Celebrating Earth Day : 7 Stunning Earthscapes


Anuja Pradhan


Each year, on 22nd April, people celebrate Earth Day by pledging their support to environmental protection. At Planetwildlife, we are committed to this goal, and put in our efforts in the form of promoting responsible eco-tourism. We believe you’ll be more inclined to save the Earth when you experience its varied beauty for yourself. For Earth Day, we’re highlighting stunning natural earthscapes to remind ourselves of how beautiful our planet is, and why it is vital we protect it for future generations.

1. Ngorongoro Crater, Tanzania



Ngorongoro Crater, the world's largest inactive volcanic caldera, was formed over two to three million years ago! The highlands surrounding the crater are mostly forested areas while the crater floor itself is a grassland area. You’ll be surprised to see black rhinoceroses, hippopotamuses, wildebeests, lions, and other animals inside the crater.

2. Ha Long Bay, Vietnam



Vietnam’s Ha Long Bay features thousands of beautiful limestone formations (krasts), and stunning caves. In Vietnamese, the name of the bay translates to “descending dragon bay”. According to legend, a family of dragons spat out jewels and jades onto the bay that turned into islands, protecting Vietnam from invading enemy ships. The dragons later decided to descend and settle upon Ha Long Bay, hence the name.

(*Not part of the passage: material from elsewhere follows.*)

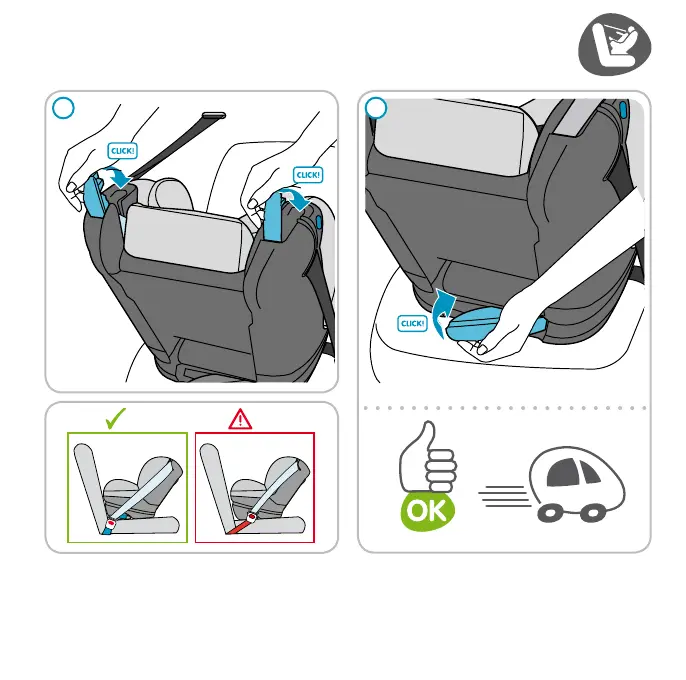 CLICK!
CLICK!
CLICK!
OK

3. Okavango Delta, Botswana



Okavango Delta is fed by the floodwaters of Central Africa and covers an area of some 16,000 square kilometres. These waters fan out into the Okavango Delta forming a wetland system of beautiful palm-fringed channels, lagoons and islands that support a wealth of fauna and flora alike.

4. Iguazu Falls, Brazil



Brazil’s majestic Iguazu Falls is often overlooked by the likes of Niagara or Victoria Falls. However, as you can see from this photo, though it might not be the largest or highest waterfall, Iguazu is certainly one of the most beautiful ones. The name “Iguazu”, originating from Guarani words, translates to mean “big water”.

5. Leh, India



The small town of Leh, located in the state of Jammu and Kashmir, is often known as the “Gateway to the Himalayas”. It is the place most travellers go to before proceeding on to mountainous treks. However, in the past years, more and more tourists have arrived to explore the town itself as an end destination. They’ve probably got the right idea, seeing as to how you can view breath-taking scenes like the one above, only a short drive away from Leh.

6. Lake Malawi, Malawi



Lake Malawi holds the honour of being the world’s most ecologically diverse lake. Its crystal clear waters are home to more than a thousand species of fish, including hundreds of species of colourful cichlids. The water is so clear that you can observe marine life right from your boat!

7. Arctic



The Arctic landscape is unlike most others found on our planet. Fjords, glaciers, icebergs, and icy blue waters await to take your breath away. And while you’re admiring the beautiful landscapes during the day, the night sky will not be outdone and puts on a spectacular show by itself with the Northern Lights!

We hope this post has inspired you to join us in taking a sincere oath for environmental protection.